◆ GIVEN TASK:
Can you copy the entries below word for word, starting at the line that contains "Is (72,11) elevated" and continuing through the last line of the entries?

◆ Spatial reasoning question data:
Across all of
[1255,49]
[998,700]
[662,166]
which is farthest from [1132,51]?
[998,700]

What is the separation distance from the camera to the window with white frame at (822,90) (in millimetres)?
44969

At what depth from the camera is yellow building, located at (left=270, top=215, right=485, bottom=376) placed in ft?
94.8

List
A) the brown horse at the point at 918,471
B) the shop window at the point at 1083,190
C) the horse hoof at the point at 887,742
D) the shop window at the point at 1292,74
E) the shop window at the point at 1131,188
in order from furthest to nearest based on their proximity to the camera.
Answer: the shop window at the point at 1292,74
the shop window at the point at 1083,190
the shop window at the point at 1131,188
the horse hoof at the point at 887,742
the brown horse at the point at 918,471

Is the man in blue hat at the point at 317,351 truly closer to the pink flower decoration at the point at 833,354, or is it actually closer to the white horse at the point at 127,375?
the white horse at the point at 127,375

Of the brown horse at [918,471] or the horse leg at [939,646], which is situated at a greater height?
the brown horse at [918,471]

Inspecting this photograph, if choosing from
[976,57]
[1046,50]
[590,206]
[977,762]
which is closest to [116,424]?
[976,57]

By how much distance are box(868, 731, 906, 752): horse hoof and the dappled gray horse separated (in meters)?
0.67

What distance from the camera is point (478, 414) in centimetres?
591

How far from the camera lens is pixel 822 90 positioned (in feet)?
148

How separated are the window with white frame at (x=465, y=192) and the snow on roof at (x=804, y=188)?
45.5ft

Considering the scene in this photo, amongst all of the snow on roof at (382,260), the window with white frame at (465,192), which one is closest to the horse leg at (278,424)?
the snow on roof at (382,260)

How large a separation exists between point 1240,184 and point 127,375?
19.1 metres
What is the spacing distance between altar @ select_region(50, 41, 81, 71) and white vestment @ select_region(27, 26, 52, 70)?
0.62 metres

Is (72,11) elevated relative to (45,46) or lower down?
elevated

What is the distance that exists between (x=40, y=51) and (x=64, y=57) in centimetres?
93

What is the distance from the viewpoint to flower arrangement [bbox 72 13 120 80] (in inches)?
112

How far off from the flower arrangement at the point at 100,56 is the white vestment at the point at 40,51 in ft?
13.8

◆ OUTPUT FOR THIS TASK:
Is (72,11) elevated relative to (45,46) or lower down?
elevated

What is the distance that exists between (x=40, y=51) and (x=64, y=57) in centimetres?
93

What is the distance from the viewpoint to flower arrangement [bbox 72 13 120 80] (in inches)?
112

How far off from the flower arrangement at the point at 100,56 is the white vestment at the point at 40,51 in ft?
13.8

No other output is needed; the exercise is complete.